**** Given data

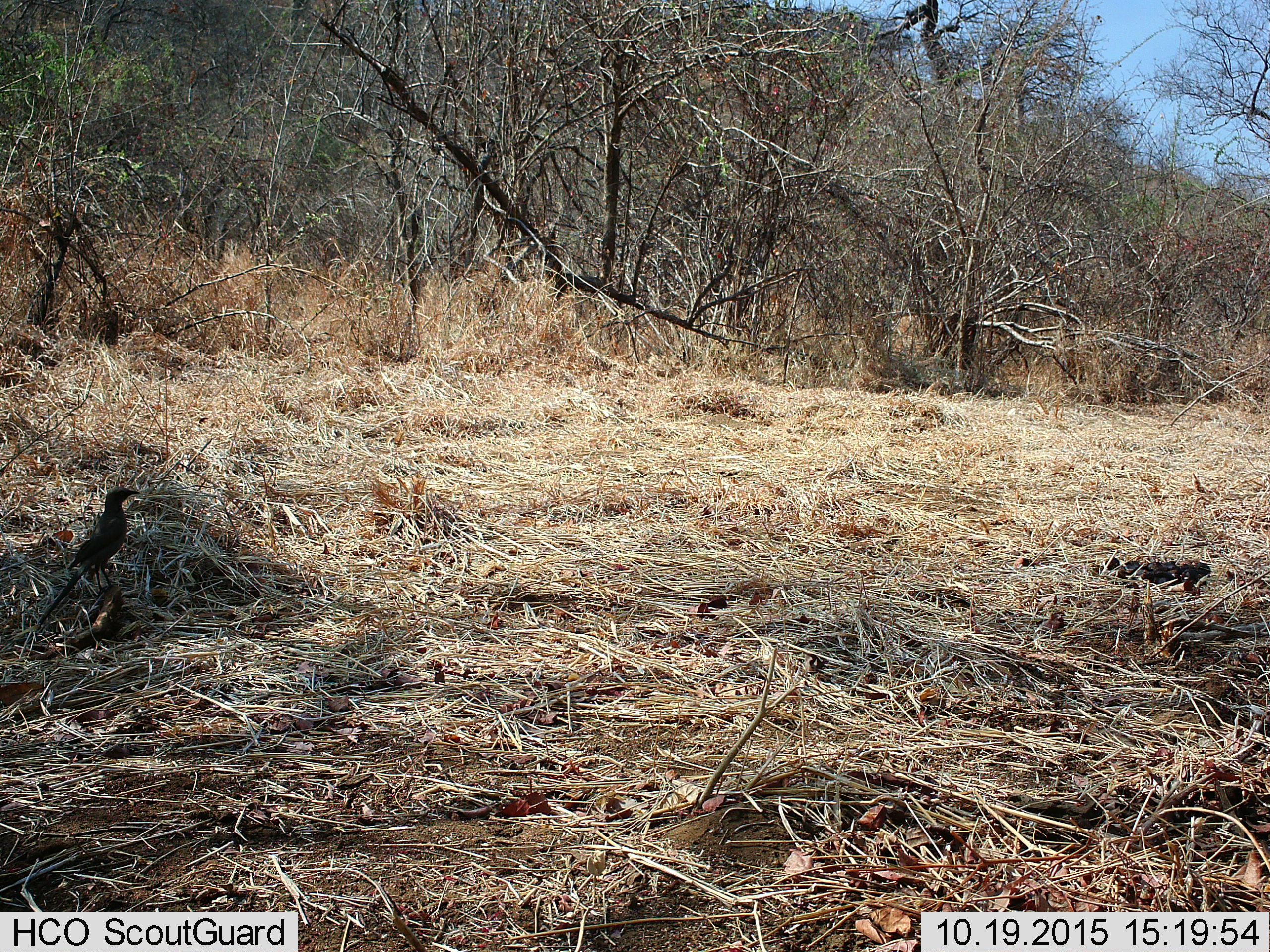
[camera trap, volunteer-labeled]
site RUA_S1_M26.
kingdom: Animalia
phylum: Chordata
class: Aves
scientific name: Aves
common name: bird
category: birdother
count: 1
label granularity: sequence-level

********

• To do: In the entries, the line containing "scientific name: Aves" and every line after it through the last are to be duplicated exactly, and no other line is to be included.

• Task result:
scientific name: Aves
common name: bird
category: birdother
count: 1
label granularity: sequence-level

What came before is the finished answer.